▶ Исходный текст
————————

Это, конечно, был шарж. Карикатура. И как во всякой карикатуре здесь имело место некоторое преувеличение. Преподавание географии, а тем более таких наук, как физика, химия, алгебра, геометрия, тригонометрия, и в 30-е годы в советских школах велось не так уж плохо: стране нужны были грамотные инженеры и техники. А какой же инженер без знания физики и тригонометрии!
Хуже обстояло дело с историей.
А с литературой – совсем плохо.
Тут Ильф и Петров, пожалуй, даже и не сгустили краски. Тут у них никаким преувеличением даже и не пахло.
Гоголь и в самом деле числился тогда "реакционно настроенным мистиком". Толстой – выразителем настроений патриархального крестьянства И Онегин был "продукт". И Печорин – "продукт" И Обломов – "продукт".
ИЗ ВОСЬМОГО ТОМА "ЛИТЕРАТУРНОЙ ЭНЦИКЛОПЕДИИ",
ВЫШЕДШЕГО В СВЕТ В 1934 ГОДУ
ОБЛОМОВЩИНА – отображенное Гончаровым явление помещичьего строя эпохи распада крепостничества в России...
Термин "ОБЛОМОВЩИНА" введен Гончаровым в романе "Обломов", главный персонаж которого, давший имя роману, является порождением старого патриархально-поместного уклада... Социальные корни ОБЛОМОВЩИНЫ уходят в крепостное, технически отсталое, почти натуральное дворянское хозяйство. Обломовцы глухи были к политико-экономическим истинам о необходимости быстрого и живого обращения капиталов, об усиленной производительности и мене продуктов"... Хозяйство велось в условиях грубой эксплоатации крестьянина, средствами примитивной техники, в обстановке еще не растраченных природных богатств. Отсталая экономика обломовского хозяйства создавала почву для примитивных общественных и бытовых отношений, содержанием которых являлась крепостническая эксплоатация. Лень, развращавшая и дворовых, моральная и умственная косность – основные качества Обломова, выросшие на почве социально-экономической отсталости и классового паразитизма крепостничества.
С того времени, как был написан процитированный выше фельетон Ильфа и Петрова и эта статья из "Литературной энциклопедии" (а написаны они были в одном и том же, 1934 году), утекло много воды. Множество перемен произошло за минувшие с той поры годы в жизни нашей школы.
"Группы" стали опять называться "классами". Одно время ввели даже, как в старых русских гимназиях, раздельное обучение. Школьников и школьниц обрядили в форму, неотличимую от старой, дореволюционной, гимназической. Потом раздельное обучение и гимназическую форму отменили. Потом... Но не будем вспоминать все, что случилось в жизни нашей школы за прошедшие с той поры шесть десятков советских лет. Перенесемся сразу в нынешнее, наше время.
Передо мною книга, вышедшая в свет в 1994 году "100 сочинений для школьников и абитуриентов" Цель авторов этой книги состояла в том, чтобы предложить старшекласснику, оканчивающему школу или уже окончившему ее и поступающему в ВУЗ, самую новую, самую современнную, сегодняшнюю трактовку старых (так сказать, "вечных", не стареющих) школьных тем.

————————

▶ Предоставленные записи
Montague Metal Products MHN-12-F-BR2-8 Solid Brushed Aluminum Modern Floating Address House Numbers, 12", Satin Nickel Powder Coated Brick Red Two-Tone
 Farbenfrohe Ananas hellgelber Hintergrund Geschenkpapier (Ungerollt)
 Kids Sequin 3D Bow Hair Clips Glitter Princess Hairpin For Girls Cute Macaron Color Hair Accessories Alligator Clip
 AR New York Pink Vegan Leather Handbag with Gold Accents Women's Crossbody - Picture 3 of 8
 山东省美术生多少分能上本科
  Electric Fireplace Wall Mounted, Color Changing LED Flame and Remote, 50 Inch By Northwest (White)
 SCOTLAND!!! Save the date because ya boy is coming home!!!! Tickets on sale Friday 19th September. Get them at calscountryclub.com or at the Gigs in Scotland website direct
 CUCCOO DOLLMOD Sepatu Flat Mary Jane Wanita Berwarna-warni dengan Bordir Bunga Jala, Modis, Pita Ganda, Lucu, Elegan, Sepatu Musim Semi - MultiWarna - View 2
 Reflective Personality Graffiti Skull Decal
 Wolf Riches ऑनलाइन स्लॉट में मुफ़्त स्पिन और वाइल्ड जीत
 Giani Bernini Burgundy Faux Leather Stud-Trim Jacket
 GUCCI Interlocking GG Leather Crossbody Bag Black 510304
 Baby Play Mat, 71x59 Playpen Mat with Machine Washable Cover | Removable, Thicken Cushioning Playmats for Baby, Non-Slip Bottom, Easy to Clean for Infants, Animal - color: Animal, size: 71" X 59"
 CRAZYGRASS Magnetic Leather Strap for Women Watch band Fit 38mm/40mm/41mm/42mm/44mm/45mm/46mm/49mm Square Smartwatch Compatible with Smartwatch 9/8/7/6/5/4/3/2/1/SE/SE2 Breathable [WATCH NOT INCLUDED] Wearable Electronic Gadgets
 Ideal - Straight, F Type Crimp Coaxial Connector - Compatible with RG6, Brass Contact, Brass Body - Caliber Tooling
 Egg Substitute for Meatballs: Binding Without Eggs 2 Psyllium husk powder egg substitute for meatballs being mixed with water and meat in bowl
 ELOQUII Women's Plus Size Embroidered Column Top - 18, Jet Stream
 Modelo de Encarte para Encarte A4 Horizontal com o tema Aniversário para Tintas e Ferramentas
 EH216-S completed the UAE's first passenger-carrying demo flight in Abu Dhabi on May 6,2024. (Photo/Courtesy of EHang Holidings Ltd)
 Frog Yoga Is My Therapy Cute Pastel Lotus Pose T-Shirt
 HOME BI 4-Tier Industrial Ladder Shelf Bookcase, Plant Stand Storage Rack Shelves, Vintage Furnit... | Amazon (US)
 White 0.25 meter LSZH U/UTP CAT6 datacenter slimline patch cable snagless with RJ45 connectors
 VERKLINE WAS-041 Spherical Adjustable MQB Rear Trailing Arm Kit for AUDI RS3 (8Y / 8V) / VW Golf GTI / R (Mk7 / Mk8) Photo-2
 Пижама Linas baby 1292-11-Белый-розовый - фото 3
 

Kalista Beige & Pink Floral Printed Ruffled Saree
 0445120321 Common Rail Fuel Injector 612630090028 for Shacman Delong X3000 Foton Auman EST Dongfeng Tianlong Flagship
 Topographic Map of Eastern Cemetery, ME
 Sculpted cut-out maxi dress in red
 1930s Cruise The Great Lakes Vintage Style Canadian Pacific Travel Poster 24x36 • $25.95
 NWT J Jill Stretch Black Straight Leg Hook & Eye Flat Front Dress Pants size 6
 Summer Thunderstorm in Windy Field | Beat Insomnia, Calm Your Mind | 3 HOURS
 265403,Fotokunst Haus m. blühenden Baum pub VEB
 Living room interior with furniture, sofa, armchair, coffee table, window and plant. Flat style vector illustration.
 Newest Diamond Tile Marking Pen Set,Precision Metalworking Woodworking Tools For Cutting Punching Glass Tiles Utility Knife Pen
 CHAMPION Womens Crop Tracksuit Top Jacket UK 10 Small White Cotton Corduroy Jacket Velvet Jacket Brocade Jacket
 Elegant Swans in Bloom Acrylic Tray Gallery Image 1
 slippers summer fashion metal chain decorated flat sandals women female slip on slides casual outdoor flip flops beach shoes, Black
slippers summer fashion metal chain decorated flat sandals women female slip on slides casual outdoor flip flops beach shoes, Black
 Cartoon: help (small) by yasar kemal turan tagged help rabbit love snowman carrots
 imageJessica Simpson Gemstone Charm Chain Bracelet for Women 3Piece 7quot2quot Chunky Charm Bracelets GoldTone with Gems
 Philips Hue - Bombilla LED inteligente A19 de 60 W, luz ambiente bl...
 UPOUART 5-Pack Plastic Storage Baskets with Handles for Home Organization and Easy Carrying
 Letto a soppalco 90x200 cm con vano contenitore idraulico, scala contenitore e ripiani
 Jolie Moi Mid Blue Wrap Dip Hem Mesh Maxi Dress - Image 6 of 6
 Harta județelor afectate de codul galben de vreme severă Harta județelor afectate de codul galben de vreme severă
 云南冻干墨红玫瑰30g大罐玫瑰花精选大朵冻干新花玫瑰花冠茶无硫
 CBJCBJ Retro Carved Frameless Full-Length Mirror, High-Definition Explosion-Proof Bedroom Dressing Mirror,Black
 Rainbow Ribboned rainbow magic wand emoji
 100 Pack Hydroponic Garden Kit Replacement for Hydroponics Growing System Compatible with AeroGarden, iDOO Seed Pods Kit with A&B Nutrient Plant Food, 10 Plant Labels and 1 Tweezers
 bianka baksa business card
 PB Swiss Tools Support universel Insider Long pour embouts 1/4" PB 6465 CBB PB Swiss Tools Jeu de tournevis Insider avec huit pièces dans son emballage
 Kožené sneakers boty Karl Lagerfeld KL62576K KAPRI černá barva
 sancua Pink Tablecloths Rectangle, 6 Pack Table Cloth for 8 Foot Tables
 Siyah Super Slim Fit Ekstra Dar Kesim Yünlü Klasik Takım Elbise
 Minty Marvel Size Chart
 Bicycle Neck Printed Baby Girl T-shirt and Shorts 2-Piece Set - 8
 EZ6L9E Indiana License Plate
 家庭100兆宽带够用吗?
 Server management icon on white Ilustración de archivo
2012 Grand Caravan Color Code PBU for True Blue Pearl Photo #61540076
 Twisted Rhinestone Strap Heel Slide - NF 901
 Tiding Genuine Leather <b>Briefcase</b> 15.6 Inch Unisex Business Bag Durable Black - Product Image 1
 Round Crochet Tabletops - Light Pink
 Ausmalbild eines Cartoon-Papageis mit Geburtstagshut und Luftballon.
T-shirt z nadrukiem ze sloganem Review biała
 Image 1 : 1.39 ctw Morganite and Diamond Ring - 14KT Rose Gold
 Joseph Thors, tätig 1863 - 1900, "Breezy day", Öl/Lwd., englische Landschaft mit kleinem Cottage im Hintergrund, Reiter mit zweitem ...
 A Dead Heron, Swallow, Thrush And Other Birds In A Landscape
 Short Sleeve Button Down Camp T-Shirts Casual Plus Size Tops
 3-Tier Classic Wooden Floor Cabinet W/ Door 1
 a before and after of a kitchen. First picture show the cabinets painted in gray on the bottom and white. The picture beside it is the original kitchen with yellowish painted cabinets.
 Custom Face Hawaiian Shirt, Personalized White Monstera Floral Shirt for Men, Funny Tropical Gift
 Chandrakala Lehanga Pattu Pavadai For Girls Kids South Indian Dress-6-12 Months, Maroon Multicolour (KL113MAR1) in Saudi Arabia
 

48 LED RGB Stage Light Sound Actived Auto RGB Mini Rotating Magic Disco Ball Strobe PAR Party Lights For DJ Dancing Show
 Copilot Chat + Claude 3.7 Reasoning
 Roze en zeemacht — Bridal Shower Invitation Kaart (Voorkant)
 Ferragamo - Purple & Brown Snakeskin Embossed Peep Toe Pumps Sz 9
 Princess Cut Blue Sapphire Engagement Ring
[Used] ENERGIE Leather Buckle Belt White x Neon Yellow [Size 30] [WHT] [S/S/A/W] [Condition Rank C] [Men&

————————

Перепишите из текста о школьном преподавании литературы дословно фрагмент, начиная со слов «Гоголь и в самом» и заканчивая словами «крепостничества в России...».

Гоголь и в самом деле числился тогда "реакционно настроенным мистиком". Толстой – выразителем настроений патриархального крестьянства И Онегин был "продукт". И Печорин – "продукт" И Обломов – "продукт".
ИЗ ВОСЬМОГО ТОМА "ЛИТЕРАТУРНОЙ ЭНЦИКЛОПЕДИИ",
ВЫШЕДШЕГО В СВЕТ В 1934 ГОДУ
ОБЛОМОВЩИНА – отображенное Гончаровым явление помещичьего строя эпохи распада крепостничества в России...